# A good small car for a dog owner?



## Werehorse (Jul 14, 2010)

I have a Ford KA, which I like very much, at the moment. But it is not practical to get Oscar about in. At the moment I have to put the backseats down and prop a crate in using blankets to stop it being at an angle... it's a faff in short!

We use by OH's Landrover most of the time which is great but there are times when a smaller car would be easier/more economic to get about in and times when I need to drive Oscar about by myself. So I am thinking about a new car!

I don't want anything too big, just big enough to get Oscar in either a crate or behind a dog guard in the boot (I don't like the idea of being able to accidentaly shut the boot on him though! )

Any ideas on make/model. I'm a not very good at cars so would appreciate any input.


----------



## Guest (Feb 5, 2011)

I personally like a bit metal around me if I am going far!
But as small cars go had to use my step daughters panda (think thats what they called it) and it were supurb in the back for the dogs - dead cheap to run too!

The only small car I had myself were a puma - I loved that !! with the seats down better then you would think!


----------



## lynn86 (Jan 28, 2011)

one of my friends has a old clio and the other a old corsa dogs have enough room in the boot


----------



## Guest (Feb 6, 2011)

lynn86 said:


> one of my friends has a old clio and the other a old corsa dogs have enough room in the boot


By the boot I take it you mean the hatch area!
As I would NEVER put my dogs in a boot - not a proper boot that is!


----------



## CheekoAndCo (Jun 17, 2009)

My friend has a Ka and manages to fit 3 OES in it :lol:


----------



## kaisa624 (Mar 5, 2010)

I have a corsa and can fit a ESS in the boot without seats down. I can fit a small crate in the boot, but wouldn't fit an ESS in there.

I will be getting a 5 door megane so I can fit them in the boot  And will be ordering a tailgate guard, as Holly is good at jumping out before I'm ready haha


----------



## PoisonGirl (Oct 24, 2008)

We have a fiesta. The dogs go in the boot but we are selling it after the MoT to get a focus.


----------



## lynn86 (Jan 28, 2011)

yes they take the parcel shelf off


----------



## teddyboylove (Jul 31, 2010)

I like my Honda Jazz - it is quite roomy, and economical too.


----------



## Jasper's Bloke (Oct 30, 2009)

Peugeot 206 SW










Teeny car, great boot. We used to have a 2.0l diesel and it was like a little rocket but extremely cheap to run. If you can find a 1.4 diesel then you will only pay about £30 road tax per year. It also has a split tailgate so you can open just the glass part or the whole thing, perfect for opportunist escape artists!


----------



## keirk (Aug 9, 2010)

I want a Land Rover Discovery - it would suit me and Jack perfectly.

Excerpts from a spatial dataset
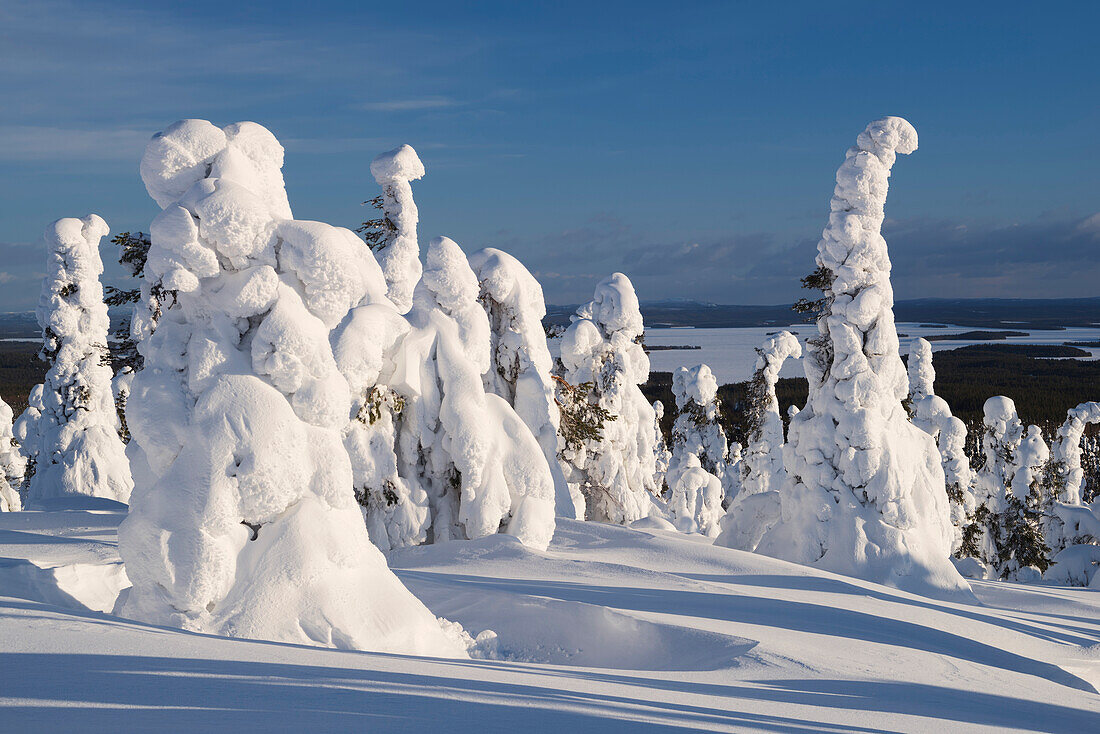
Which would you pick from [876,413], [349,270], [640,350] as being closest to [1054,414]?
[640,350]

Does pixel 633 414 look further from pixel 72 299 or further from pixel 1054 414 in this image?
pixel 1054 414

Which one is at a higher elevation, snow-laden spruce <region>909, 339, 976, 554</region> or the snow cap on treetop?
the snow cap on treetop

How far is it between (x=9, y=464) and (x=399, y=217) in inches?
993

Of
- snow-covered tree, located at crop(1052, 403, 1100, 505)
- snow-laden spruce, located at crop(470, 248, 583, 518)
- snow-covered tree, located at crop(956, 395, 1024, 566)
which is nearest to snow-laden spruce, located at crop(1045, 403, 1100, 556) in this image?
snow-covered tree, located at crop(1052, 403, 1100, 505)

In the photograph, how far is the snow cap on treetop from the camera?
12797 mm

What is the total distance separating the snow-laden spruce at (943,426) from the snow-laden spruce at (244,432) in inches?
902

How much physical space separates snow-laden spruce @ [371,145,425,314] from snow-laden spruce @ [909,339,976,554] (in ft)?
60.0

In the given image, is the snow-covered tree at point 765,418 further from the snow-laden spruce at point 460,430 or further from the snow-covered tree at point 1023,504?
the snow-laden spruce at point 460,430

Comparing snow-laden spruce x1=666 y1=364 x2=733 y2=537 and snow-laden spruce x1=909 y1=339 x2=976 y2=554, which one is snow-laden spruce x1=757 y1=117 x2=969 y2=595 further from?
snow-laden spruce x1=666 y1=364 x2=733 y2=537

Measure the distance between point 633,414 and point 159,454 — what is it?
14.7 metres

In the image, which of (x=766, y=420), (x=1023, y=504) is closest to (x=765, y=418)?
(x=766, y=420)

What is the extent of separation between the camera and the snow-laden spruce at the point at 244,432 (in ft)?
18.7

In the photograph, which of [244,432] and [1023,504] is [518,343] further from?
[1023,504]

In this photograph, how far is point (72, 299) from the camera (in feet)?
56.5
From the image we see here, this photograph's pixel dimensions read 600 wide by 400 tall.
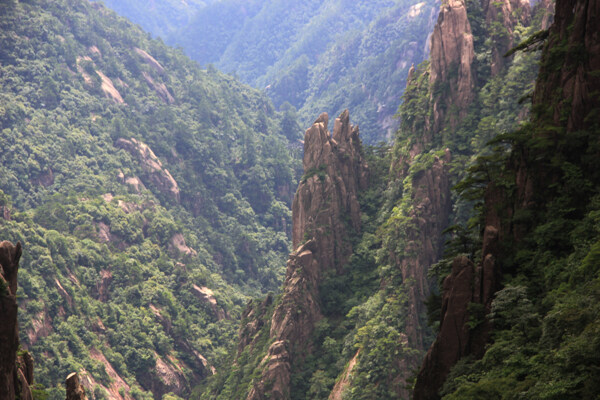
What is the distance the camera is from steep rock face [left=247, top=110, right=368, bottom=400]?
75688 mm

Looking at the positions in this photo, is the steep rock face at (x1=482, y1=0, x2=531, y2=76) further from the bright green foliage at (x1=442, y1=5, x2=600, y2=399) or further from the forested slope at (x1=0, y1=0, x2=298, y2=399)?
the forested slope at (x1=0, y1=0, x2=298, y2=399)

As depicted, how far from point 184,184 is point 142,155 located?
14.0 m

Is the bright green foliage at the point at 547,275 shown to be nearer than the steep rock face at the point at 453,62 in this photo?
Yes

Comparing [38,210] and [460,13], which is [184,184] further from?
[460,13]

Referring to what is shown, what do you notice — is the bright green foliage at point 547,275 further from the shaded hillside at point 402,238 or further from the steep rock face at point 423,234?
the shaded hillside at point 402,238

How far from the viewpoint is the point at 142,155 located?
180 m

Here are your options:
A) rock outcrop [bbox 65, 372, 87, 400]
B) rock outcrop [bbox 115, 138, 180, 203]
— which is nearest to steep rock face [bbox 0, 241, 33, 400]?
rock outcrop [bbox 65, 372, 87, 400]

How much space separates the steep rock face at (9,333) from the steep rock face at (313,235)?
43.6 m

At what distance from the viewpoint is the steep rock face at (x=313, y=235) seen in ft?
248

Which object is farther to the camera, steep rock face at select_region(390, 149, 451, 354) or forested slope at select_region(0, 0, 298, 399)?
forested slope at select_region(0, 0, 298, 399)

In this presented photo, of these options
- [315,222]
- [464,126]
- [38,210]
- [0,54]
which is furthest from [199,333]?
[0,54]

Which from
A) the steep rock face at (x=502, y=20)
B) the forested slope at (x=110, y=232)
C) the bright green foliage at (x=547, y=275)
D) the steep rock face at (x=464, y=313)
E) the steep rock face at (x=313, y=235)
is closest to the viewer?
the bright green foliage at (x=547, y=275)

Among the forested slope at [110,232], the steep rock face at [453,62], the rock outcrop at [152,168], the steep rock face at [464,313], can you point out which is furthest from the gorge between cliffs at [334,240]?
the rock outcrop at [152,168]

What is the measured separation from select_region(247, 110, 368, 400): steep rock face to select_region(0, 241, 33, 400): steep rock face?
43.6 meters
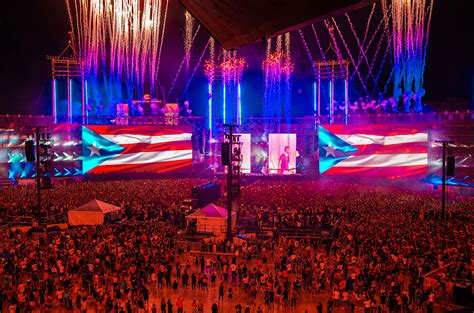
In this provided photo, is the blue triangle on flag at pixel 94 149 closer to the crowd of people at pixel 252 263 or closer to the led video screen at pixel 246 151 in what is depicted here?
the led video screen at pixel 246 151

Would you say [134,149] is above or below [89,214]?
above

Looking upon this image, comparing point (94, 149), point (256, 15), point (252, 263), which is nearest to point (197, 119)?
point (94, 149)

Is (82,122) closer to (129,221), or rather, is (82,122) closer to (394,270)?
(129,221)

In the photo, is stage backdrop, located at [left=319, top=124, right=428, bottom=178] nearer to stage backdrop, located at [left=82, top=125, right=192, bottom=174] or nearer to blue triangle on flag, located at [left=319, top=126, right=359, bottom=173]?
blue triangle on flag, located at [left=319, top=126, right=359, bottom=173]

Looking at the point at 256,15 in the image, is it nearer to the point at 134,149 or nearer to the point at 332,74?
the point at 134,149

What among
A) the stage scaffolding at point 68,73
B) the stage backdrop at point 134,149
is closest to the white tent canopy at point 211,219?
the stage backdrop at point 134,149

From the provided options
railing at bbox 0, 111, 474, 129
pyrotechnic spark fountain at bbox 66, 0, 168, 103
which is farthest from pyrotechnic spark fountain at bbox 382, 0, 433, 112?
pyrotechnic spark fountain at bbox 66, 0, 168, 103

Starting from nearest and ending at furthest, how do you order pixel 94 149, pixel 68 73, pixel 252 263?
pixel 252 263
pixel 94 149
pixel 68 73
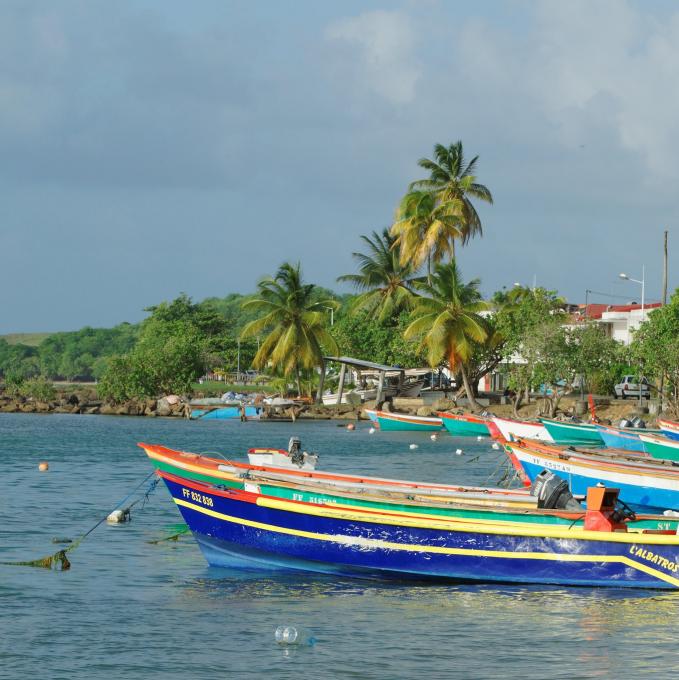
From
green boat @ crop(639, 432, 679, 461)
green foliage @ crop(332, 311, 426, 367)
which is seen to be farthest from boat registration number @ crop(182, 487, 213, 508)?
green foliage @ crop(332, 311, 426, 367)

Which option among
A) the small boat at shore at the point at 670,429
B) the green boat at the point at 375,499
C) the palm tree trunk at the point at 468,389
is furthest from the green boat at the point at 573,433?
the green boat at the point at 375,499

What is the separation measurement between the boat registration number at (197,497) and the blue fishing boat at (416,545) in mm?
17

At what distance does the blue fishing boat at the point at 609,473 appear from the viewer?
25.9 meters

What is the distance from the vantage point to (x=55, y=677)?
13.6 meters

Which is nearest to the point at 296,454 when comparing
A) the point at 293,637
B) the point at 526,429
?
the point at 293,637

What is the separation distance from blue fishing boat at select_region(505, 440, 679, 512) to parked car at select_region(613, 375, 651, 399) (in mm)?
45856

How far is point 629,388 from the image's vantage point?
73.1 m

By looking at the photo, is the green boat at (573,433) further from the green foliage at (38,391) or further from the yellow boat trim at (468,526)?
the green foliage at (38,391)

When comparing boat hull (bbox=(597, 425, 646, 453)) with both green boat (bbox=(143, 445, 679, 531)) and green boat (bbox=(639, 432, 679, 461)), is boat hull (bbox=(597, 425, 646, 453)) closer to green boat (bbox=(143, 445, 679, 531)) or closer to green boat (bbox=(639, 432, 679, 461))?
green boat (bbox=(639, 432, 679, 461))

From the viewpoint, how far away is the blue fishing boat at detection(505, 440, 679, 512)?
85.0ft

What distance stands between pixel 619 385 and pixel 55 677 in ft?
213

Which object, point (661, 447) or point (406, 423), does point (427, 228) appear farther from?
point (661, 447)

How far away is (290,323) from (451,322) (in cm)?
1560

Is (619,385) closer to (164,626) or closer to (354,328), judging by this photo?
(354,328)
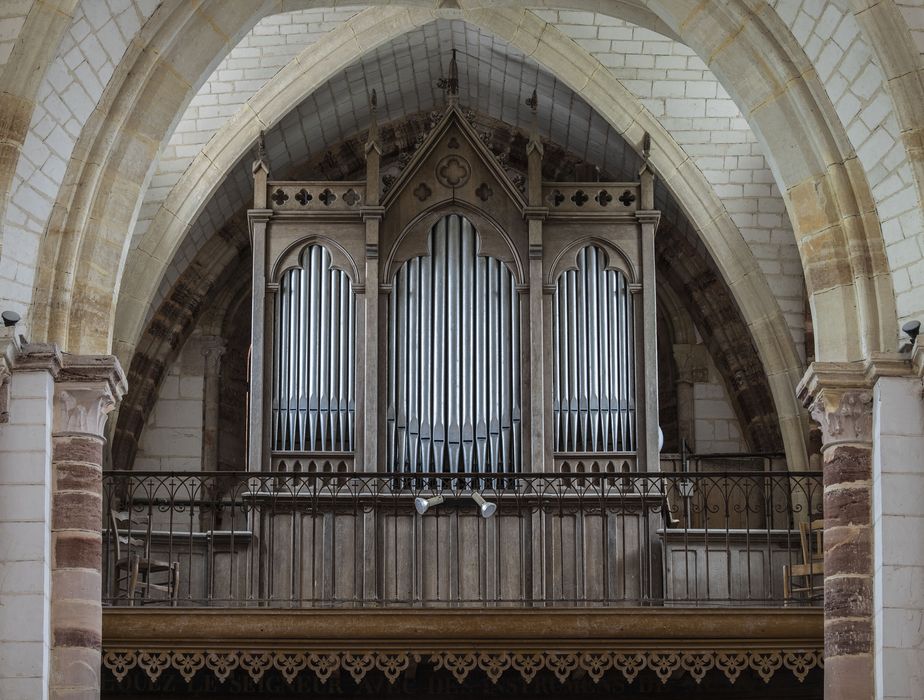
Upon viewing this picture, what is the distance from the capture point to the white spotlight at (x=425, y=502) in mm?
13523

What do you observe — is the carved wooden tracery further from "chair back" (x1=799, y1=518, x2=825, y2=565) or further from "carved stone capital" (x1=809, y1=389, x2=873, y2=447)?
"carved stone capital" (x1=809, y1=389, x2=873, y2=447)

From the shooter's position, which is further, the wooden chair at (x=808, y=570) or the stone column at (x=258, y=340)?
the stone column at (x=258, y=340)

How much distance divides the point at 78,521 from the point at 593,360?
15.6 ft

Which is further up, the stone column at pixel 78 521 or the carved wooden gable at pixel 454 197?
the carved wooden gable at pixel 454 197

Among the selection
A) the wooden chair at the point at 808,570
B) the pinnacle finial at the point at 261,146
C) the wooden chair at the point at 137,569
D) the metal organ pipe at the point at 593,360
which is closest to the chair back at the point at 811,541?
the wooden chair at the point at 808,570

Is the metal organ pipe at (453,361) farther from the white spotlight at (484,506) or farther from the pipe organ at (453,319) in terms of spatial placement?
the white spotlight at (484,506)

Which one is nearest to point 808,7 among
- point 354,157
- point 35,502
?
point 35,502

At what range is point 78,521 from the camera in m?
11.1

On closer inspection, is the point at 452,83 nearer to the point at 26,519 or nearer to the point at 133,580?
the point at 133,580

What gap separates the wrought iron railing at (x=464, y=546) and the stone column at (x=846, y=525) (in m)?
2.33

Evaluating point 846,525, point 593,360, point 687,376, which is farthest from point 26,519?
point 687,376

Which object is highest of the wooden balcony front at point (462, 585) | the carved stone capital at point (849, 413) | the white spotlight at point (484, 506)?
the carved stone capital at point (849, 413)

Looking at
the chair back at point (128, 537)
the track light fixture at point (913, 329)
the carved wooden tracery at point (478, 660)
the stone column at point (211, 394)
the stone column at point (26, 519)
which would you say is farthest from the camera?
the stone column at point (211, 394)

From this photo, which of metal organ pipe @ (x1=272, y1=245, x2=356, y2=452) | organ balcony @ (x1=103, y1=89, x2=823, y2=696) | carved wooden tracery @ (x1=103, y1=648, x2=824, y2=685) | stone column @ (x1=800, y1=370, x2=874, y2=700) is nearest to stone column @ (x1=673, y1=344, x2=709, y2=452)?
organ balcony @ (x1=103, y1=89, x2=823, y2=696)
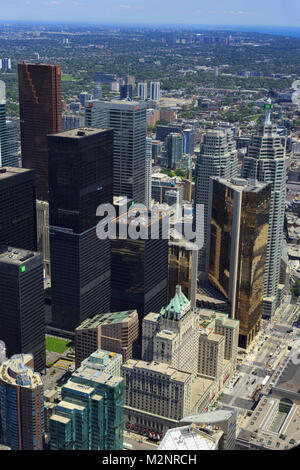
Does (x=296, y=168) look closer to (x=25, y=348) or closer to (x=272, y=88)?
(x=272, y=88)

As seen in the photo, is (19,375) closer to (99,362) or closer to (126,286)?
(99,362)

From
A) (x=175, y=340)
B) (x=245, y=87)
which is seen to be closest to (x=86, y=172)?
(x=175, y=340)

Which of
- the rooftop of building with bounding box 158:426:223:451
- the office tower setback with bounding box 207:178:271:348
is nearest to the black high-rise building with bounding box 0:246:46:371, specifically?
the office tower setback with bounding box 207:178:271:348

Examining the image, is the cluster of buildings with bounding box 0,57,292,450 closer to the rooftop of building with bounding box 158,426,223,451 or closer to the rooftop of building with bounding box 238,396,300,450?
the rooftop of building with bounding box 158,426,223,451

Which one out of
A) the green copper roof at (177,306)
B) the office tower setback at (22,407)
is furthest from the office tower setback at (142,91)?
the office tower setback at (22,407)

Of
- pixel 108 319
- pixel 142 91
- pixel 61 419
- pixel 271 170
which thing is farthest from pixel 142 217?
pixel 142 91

### [Task prompt]
Return, word for word, the stretch from "## Jasper's Bloke" through "opportunist escape artists!" in the forum thread on small cars for a dog owner.

### [Reply to the exercise]
## Jasper's Bloke (Oct 30, 2009)

Peugeot 206 SW










Teeny car, great boot. We used to have a 2.0l diesel and it was like a little rocket but extremely cheap to run. If you can find a 1.4 diesel then you will only pay about £30 road tax per year. It also has a split tailgate so you can open just the glass part or the whole thing, perfect for opportunist escape artists!